Mirza duduk di pinggiran tempat tidur, ia mengecup bibir Alishia. "Iya, sayang tidak apa-apa ... aku pulang dulu ya, takut mereka cari aku."
Alishia mengangguk, ia menatap punggung Mirza yang hilang di balik pintu. Satu butir air mata meluncur dari kelopak Alishia.
***
Siang itu Alishia sedang bermain telepon genggamnya. Ia memperhatikan beberapa teman kantornya yang membuat posting foto mereka yang sedang menghadiri acara pernikahan CEO tempat ia bekerja.
Embusan nafas kasar keluar dari mulut Alishia, ia berjalan menuju dapur. Alishia duduk di pantry dengan satu botol anggur dan gelas bening yang ia simpan di atas meja.
Alishia menuangkan anggur tersebut ke dalam gelas, lalu meminumnya dalam satu kali tenggak. Ia kembali melirik telepon genggamnya yang menampilkan wajah bahagia Mirza.
Hati Alishia berdenyut. Ia menenggak anggur dari botolnya langsung.
Alishia merasa melayang, ia menertawakan dirinya yang begitu menyedihkan.
"Lo memang bego Alishia!"
Setengah sadar Alishia mendengar suara telepon berdering, ia menerima panggilan tersebut tanpa melihat siapa yang memanggilnya.

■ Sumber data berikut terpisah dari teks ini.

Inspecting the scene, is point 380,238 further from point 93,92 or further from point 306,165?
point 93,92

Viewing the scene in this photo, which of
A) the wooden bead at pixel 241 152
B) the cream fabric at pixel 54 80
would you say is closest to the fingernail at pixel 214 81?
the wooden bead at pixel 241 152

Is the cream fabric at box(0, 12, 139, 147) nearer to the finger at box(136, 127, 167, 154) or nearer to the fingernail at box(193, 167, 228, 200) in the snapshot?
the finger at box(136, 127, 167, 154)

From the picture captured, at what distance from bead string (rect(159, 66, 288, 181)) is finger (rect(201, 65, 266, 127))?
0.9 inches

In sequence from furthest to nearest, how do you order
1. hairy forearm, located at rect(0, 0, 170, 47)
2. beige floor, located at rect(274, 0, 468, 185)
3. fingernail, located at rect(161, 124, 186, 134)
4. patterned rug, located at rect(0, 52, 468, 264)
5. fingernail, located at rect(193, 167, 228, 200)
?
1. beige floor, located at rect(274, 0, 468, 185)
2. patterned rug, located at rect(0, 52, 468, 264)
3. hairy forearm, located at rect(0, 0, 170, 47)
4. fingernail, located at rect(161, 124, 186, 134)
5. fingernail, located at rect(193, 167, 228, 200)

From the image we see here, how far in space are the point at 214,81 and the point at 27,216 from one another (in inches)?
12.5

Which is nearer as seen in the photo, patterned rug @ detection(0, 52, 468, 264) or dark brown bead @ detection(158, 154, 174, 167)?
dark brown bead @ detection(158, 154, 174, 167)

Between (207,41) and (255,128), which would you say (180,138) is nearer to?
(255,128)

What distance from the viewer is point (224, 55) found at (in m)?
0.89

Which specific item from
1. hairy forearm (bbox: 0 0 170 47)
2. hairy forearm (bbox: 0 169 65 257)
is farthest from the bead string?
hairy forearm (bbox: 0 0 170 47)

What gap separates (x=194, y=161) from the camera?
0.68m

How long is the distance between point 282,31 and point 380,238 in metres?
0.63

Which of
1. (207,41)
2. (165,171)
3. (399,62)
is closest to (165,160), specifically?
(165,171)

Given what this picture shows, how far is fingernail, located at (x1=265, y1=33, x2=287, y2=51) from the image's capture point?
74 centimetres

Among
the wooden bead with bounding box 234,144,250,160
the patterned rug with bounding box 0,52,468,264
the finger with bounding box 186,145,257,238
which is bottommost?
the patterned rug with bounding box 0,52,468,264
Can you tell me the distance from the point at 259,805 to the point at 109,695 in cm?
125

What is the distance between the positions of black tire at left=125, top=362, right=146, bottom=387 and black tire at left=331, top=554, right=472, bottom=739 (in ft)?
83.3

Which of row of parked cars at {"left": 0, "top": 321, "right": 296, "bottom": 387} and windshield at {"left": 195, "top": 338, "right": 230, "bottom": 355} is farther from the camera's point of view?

"Apaan sih ganggu aja," teriak Alishia.
"Tata, gue di depan." Alishia masih ingat suara seseorang di seberang sana yang meneleponnya, Jihan.
"Bentar." Tanpa sengaja Alishia melempar ponselnya, ia berjalan ke ruangan depan. Lalu membuka pintu apartemennya.
"Masuk!"
Jihan menggelengkan kepalanya, ia sudah menduga bahwa sahabatnya lebih memilih menenggak minuman dari pada datang ke acara pernikahan Mirza.
"Lo mau minum?" ucap Alishia menawari temannya.
Jihan menggeleng. "Udah dong, jangan minum lagi," ucap Jihan sambil merebut anggur yang akan di minum Alishia.
Jihan menatap botol anggur yang di pegangnya, tinggal seperempat botol.
"Kurangnya gue apa sih, Han?"
"Lo cantik Alishia," jawab Jihan. Dia tidak berbohong, Alishia memang cantik. Tubuhnya bak gitar spanyol, tinggi, memiliki wajah keturunan indo-arab.
"Tapi Mirza nikahnya sama cewek itu bukan sama gue,"lirih Alishia.
Tidak lama Jihan mendengar Alishia tertawa persis seperti orang tidak waras. Miris sekali melihat sahabatnya sendiri dalam keadaan terpuruk seperti ini, namun Jihan tidak bisa membantu Alishia keluar dari zona nyamannya.
Banyak celotehan yang keluar dari mulut Alishia, Jihan hanya duduk dan mendengarkan. Ia harus memastikan Alishia tidak melakukan hal nekat, apalagi sampai bunuh diri. Jihan tidak ingin itu terjadi, "Kita ke kamar yuk Ta, lo istirahat dulu."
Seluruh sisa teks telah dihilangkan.